Atysilla inscita

Scientific classification
- Kingdom: Animalia
- Phylum: Arthropoda
- Clade: Pancrustacea
- Class: Insecta
- Order: Coleoptera
- Suborder: Polyphaga
- Infraorder: Scarabaeiformia
- Family: Scarabaeidae
- Genus: Atysilla
- Species: A. inscita
- Binomial name: Atysilla inscita (Péringuey, 1904)
- Synonyms: Atys inscita Péringuey, 1904;

= Atysilla inscita =

- Genus: Atysilla
- Species: inscita
- Authority: (Péringuey, 1904)
- Synonyms: Atys inscita Péringuey, 1904

Species of beetle

Atysilla inscita is a species of beetle of the family Scarabaeidae.

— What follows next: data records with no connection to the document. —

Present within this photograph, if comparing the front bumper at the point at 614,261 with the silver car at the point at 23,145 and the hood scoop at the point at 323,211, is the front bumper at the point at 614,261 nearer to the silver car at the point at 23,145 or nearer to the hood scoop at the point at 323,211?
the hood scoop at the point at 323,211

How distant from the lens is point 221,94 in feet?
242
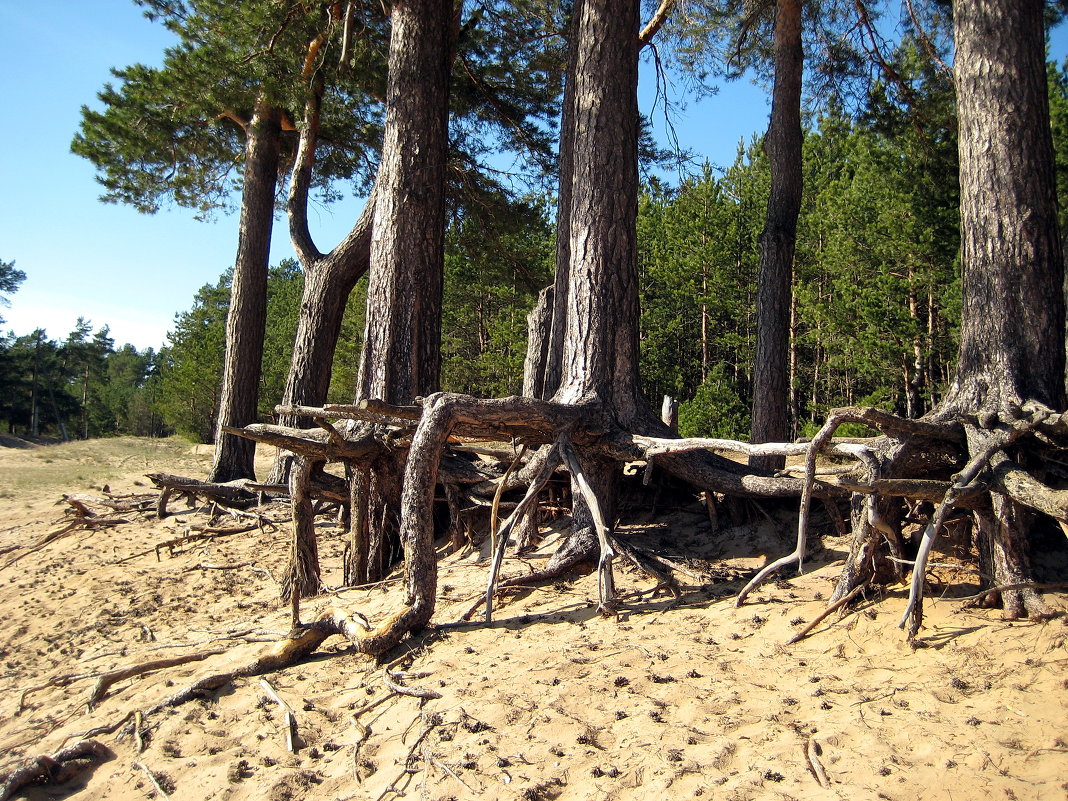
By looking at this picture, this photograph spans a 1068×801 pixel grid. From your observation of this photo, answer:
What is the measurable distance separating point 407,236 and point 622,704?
4969 millimetres

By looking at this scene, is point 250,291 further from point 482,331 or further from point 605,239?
point 482,331

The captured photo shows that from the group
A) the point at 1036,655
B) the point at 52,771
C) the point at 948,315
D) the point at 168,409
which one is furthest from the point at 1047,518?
the point at 168,409

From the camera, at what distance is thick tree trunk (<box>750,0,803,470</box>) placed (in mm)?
9055

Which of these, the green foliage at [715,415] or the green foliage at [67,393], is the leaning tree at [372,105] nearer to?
the green foliage at [715,415]

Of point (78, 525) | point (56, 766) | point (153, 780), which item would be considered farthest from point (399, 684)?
point (78, 525)

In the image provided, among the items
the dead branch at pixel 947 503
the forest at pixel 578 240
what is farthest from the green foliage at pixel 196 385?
the dead branch at pixel 947 503

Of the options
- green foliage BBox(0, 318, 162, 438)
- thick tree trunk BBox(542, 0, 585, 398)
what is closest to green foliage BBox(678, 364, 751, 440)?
thick tree trunk BBox(542, 0, 585, 398)

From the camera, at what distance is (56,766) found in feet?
12.7

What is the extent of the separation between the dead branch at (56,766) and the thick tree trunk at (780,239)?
732 centimetres

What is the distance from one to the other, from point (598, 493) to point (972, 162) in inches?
133

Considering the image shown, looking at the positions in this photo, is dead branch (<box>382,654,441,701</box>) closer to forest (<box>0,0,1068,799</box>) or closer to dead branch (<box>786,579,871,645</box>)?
forest (<box>0,0,1068,799</box>)

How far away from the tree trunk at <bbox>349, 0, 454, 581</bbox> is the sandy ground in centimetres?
187

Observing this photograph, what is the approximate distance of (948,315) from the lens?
1797 cm

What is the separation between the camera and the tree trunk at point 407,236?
688cm
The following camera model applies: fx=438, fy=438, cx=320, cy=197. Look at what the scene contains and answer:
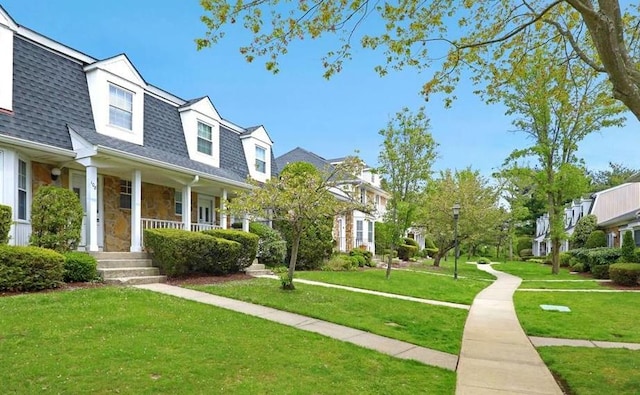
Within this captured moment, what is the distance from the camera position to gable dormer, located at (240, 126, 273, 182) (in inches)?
822

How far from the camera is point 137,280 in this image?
10812 mm

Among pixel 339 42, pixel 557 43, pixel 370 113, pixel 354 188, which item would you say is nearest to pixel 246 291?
pixel 354 188

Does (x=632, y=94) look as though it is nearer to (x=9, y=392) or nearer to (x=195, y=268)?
(x=9, y=392)

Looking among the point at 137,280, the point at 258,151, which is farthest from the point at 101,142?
the point at 258,151

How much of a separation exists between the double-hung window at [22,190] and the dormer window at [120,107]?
304cm

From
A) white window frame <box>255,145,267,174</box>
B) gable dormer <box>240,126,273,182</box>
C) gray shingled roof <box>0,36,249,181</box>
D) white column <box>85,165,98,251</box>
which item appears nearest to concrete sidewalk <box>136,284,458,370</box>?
white column <box>85,165,98,251</box>

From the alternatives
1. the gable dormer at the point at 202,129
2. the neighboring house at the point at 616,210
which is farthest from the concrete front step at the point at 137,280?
the neighboring house at the point at 616,210

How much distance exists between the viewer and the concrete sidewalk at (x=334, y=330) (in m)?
6.16

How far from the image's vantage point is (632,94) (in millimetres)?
4762

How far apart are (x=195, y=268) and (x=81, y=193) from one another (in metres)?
4.12

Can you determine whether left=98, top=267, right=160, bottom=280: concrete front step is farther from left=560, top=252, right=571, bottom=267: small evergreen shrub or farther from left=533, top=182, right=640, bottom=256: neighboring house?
left=560, top=252, right=571, bottom=267: small evergreen shrub

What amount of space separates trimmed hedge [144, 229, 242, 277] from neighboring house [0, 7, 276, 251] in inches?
44.6

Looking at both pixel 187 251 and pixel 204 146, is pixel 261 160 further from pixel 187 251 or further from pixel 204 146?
pixel 187 251

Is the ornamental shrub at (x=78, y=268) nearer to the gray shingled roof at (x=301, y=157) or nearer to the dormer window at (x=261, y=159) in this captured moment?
the dormer window at (x=261, y=159)
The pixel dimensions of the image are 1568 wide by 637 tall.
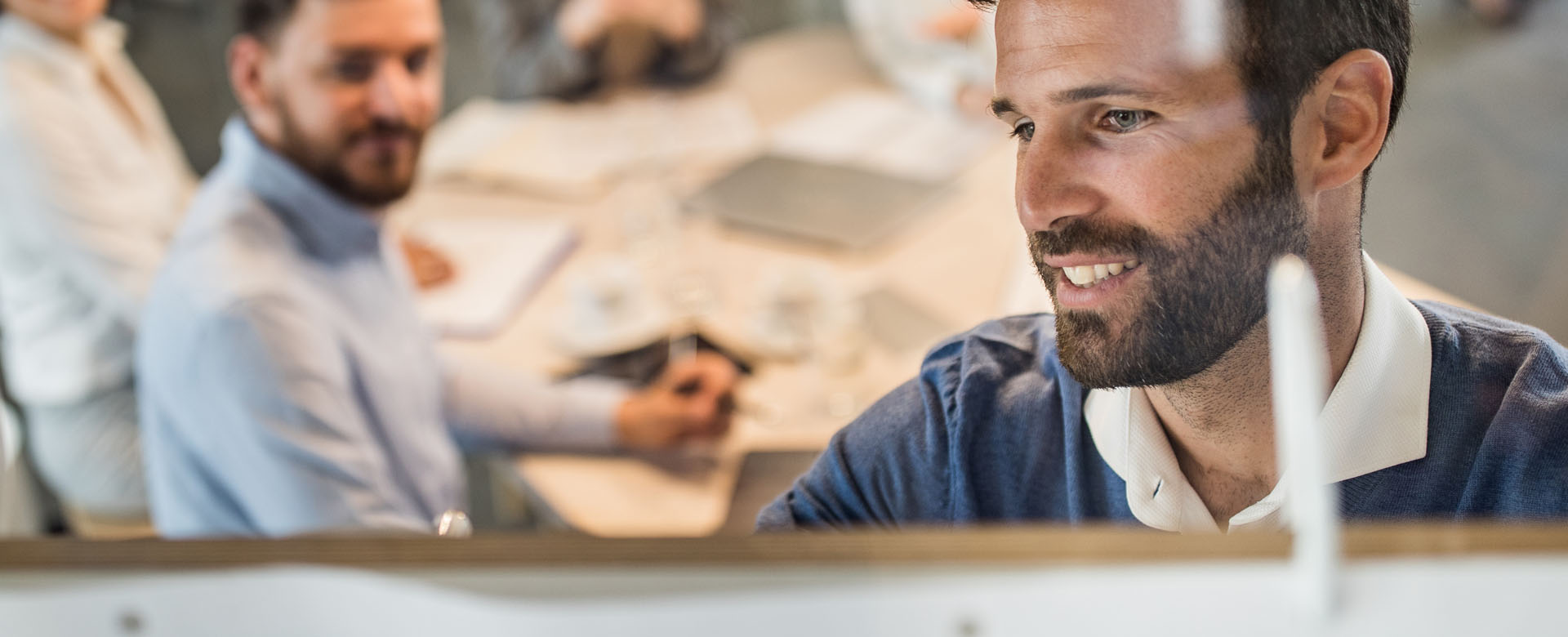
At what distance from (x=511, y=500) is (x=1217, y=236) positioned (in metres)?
0.69

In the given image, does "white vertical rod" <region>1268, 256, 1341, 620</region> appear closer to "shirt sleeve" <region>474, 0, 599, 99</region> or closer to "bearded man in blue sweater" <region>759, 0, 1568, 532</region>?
"bearded man in blue sweater" <region>759, 0, 1568, 532</region>

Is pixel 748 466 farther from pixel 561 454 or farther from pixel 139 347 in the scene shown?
pixel 139 347

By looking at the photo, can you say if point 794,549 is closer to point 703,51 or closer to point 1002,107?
point 1002,107

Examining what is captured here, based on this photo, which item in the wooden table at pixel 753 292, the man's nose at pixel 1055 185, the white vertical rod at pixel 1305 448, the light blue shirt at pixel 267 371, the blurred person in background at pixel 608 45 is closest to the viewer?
the white vertical rod at pixel 1305 448

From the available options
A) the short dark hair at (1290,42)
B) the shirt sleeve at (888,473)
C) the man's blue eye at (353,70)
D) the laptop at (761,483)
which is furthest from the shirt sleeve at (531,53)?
the short dark hair at (1290,42)

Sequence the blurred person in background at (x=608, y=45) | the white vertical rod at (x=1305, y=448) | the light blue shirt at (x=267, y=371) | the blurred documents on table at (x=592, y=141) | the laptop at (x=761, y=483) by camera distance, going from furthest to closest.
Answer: the blurred documents on table at (x=592, y=141) < the blurred person in background at (x=608, y=45) < the light blue shirt at (x=267, y=371) < the laptop at (x=761, y=483) < the white vertical rod at (x=1305, y=448)

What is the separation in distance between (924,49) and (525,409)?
1.37 feet

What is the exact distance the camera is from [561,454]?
894 mm

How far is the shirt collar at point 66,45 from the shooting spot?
2.38 feet

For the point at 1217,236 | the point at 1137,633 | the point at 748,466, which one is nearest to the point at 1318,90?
the point at 1217,236

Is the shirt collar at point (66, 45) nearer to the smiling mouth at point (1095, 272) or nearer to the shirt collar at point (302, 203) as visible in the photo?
the shirt collar at point (302, 203)

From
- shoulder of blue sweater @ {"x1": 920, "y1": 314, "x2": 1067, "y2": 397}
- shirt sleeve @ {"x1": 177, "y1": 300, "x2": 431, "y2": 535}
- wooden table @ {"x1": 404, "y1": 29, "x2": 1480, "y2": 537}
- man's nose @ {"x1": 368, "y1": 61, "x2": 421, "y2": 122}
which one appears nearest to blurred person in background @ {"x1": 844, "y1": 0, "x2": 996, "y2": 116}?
wooden table @ {"x1": 404, "y1": 29, "x2": 1480, "y2": 537}

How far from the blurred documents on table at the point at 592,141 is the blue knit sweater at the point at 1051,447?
27.7 inches

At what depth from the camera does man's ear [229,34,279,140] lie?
2.43ft
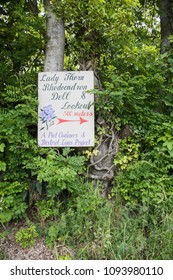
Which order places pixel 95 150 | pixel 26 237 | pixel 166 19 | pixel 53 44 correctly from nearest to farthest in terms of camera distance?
pixel 26 237, pixel 95 150, pixel 53 44, pixel 166 19

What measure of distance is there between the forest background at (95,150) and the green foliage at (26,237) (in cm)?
1

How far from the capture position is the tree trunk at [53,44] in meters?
3.62

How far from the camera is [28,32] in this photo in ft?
11.3

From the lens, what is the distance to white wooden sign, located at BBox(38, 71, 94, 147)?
11.0 feet

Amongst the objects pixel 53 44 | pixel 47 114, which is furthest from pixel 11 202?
pixel 53 44

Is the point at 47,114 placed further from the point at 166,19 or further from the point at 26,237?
the point at 166,19

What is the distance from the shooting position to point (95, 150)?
3.36 meters

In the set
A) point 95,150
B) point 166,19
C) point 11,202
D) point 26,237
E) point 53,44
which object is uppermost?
point 166,19

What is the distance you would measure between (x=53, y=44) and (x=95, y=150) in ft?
5.02

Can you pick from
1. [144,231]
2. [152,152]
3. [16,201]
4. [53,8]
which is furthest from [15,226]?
[53,8]

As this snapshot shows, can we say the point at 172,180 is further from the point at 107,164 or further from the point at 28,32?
the point at 28,32

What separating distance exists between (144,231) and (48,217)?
110 cm

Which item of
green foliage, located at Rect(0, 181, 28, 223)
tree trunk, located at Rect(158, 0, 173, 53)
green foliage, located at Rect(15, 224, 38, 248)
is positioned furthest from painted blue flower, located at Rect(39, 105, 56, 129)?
tree trunk, located at Rect(158, 0, 173, 53)

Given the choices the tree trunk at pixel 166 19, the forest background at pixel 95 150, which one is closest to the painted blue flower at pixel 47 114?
the forest background at pixel 95 150
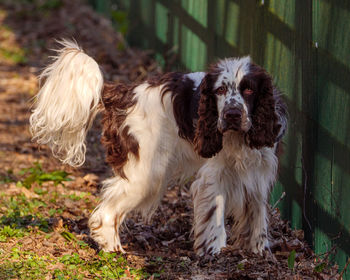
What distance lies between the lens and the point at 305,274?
4.55 metres

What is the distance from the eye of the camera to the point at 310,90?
5121 mm

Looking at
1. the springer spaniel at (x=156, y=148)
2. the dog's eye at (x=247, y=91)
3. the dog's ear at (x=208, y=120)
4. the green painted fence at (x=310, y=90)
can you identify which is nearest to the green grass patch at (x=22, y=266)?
the springer spaniel at (x=156, y=148)

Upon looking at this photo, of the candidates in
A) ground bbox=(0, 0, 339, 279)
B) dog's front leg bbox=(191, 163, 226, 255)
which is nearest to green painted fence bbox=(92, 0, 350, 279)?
ground bbox=(0, 0, 339, 279)

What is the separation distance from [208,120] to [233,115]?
28cm

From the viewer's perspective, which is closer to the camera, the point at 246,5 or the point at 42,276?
the point at 42,276

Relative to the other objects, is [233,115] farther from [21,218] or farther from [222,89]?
[21,218]

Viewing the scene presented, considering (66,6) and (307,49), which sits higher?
(66,6)

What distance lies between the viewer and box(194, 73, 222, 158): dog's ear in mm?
4836

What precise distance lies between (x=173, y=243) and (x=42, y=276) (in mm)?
1391

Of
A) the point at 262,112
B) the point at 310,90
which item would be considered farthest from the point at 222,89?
the point at 310,90

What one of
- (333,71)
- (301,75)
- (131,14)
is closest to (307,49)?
(301,75)

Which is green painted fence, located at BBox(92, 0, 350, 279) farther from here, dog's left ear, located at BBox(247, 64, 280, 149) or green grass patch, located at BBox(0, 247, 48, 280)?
green grass patch, located at BBox(0, 247, 48, 280)

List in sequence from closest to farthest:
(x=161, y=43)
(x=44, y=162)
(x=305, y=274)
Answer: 1. (x=305, y=274)
2. (x=44, y=162)
3. (x=161, y=43)

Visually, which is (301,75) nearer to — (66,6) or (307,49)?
(307,49)
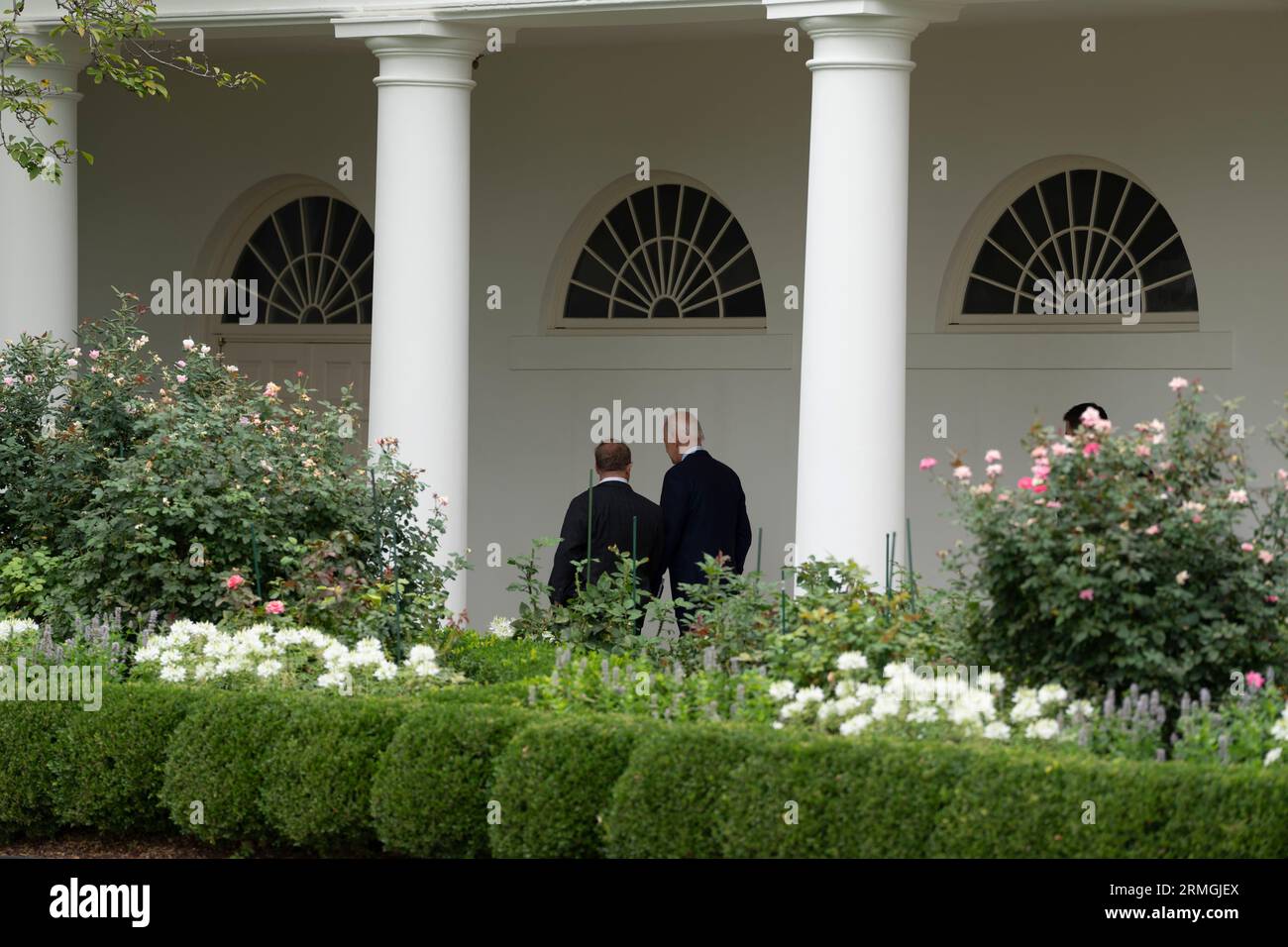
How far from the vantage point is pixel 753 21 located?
10.9 metres

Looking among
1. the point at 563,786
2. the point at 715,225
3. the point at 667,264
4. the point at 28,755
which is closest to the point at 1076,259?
the point at 715,225

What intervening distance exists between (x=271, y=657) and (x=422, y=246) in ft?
11.4

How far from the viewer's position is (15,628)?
26.3 feet

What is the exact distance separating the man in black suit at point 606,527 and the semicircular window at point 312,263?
5041 mm

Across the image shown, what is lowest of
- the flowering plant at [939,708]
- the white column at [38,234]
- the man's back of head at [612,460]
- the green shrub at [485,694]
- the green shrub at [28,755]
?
the green shrub at [28,755]

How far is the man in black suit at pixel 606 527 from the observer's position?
9.47m

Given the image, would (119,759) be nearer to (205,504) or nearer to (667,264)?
Answer: (205,504)

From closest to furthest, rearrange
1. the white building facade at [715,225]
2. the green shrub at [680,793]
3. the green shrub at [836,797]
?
the green shrub at [836,797], the green shrub at [680,793], the white building facade at [715,225]

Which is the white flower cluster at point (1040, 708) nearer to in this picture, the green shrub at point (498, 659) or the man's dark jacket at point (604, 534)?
the green shrub at point (498, 659)

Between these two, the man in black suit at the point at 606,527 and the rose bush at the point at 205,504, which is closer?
the rose bush at the point at 205,504

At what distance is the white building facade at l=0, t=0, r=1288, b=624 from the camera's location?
368 inches

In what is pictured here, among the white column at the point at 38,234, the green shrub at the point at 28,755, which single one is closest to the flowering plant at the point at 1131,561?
the green shrub at the point at 28,755
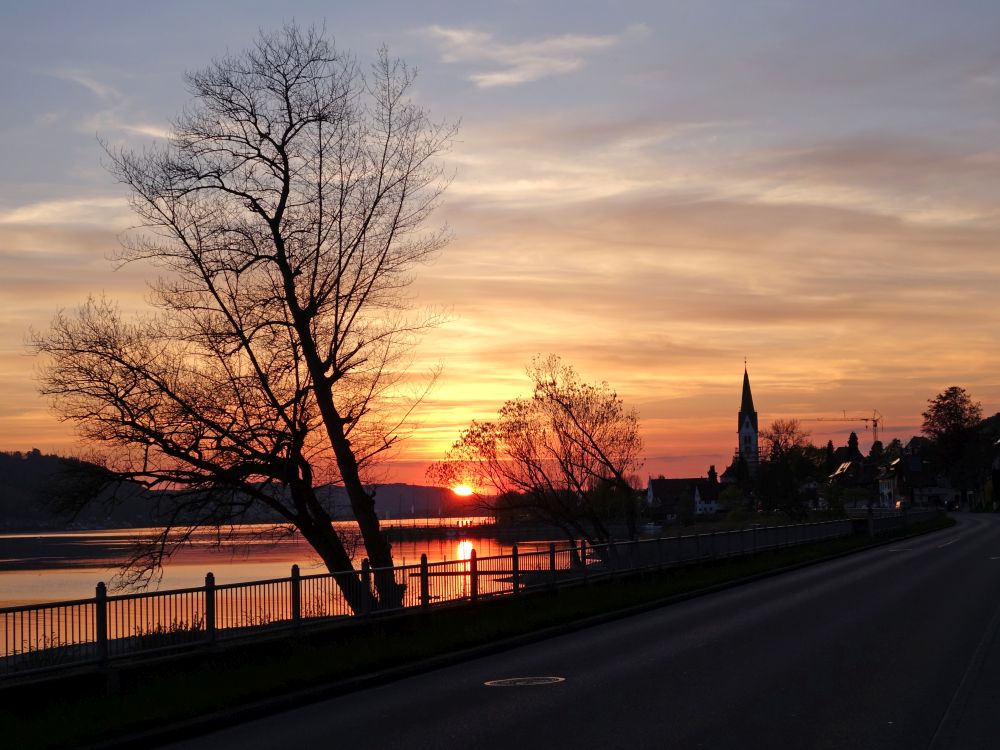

It is found in South Africa (Mpumalanga) and Zimbabwe.

== Description ==
Adults reach a length of about 10.5 mm. They are very similar to Atysilla hybrida, but the shape of the clypeal and frontal keels is different, the antennal club of the male is longer than the pedicel, the pronotum has a broad lateral impression on each side of the anterior part and the punctures are smaller and more closely set, and also slightly more cicatricose on the dorsal part. Also, the second abdominal segment is wider than the third, and the segments are more pubescent in the male than in the female.